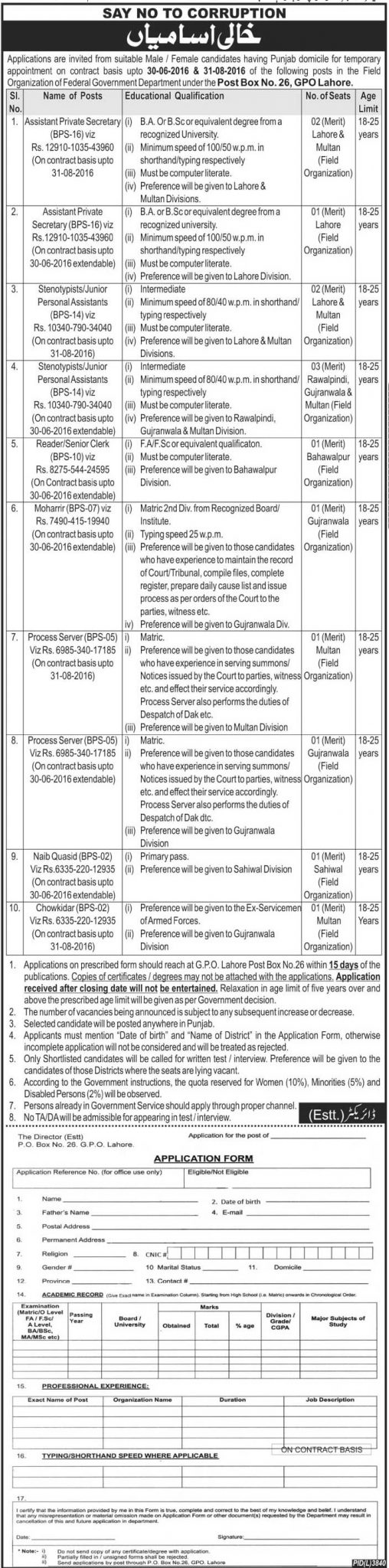 Federal Government Department Lahore Latest Jobs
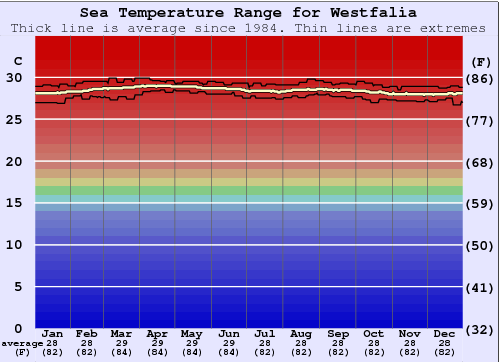 Westfalia Water Temperature Graph
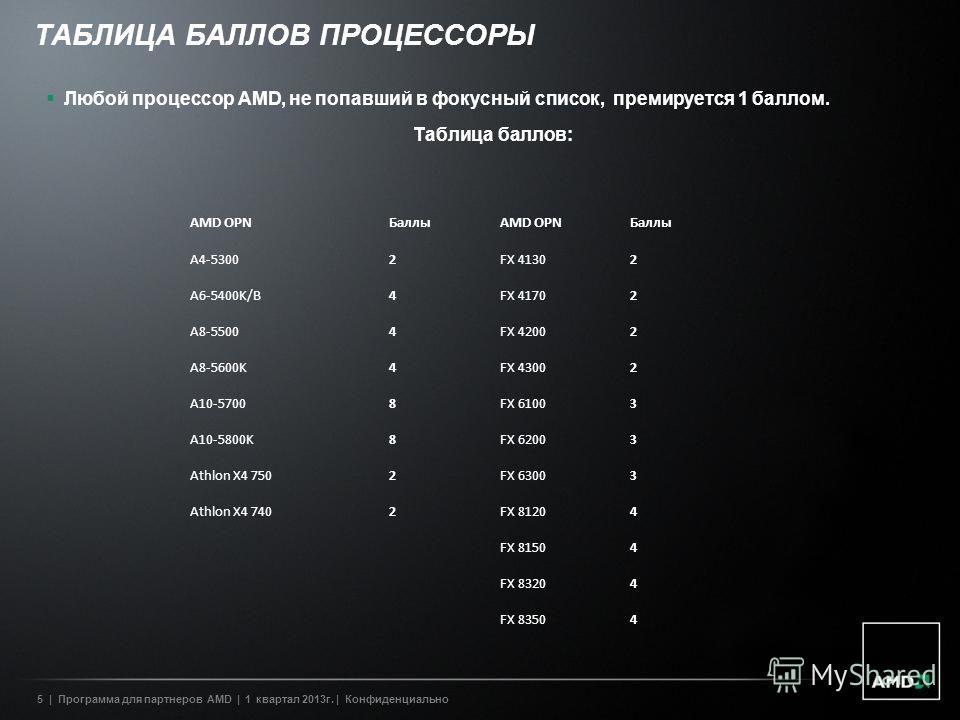 5| Программа для партнеров AMD | 1 квартал 2013г. | Конфиденциально ТАБЛИЦА БАЛЛОВ ПРОЦЕССОРЫ Любой процессор AMD, не попавший в фокусный список, премируется 1 баллом. Таблица баллов: AMD OPNБаллыAMD OPNБаллы A4-53002FX 41302 A6-5400K/B4FX 41702 A8-5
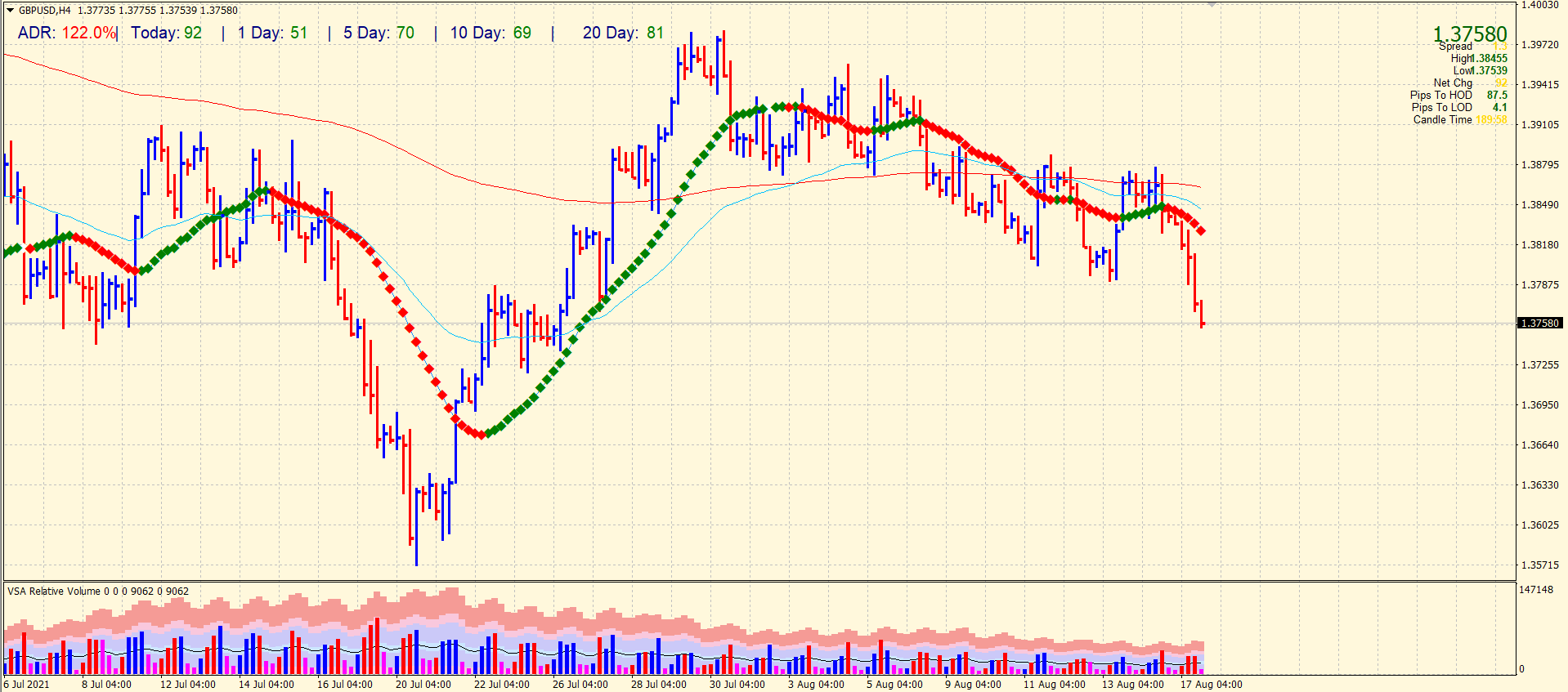 GBP/USD 4-hour chart analysis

········

§ What this task involves
From the first line to the last, retype the data exactly, without images.

§ Task response
 Federal Government Department Lahore Latest Jobs
 Westfalia Water Temperature Graph
 5| Программа для партнеров AMD | 1 квартал 2013г. | Конфиденциально ТАБЛИЦА БАЛЛОВ ПРОЦЕССОРЫ Любой процессор AMD, не попавший в фокусный список, премируется 1 баллом. Таблица баллов: AMD OPNБаллыAMD OPNБаллы A4-53002FX 41302 A6-5400K/B4FX 41702 A8-5
 GBP/USD 4-hour chart analysis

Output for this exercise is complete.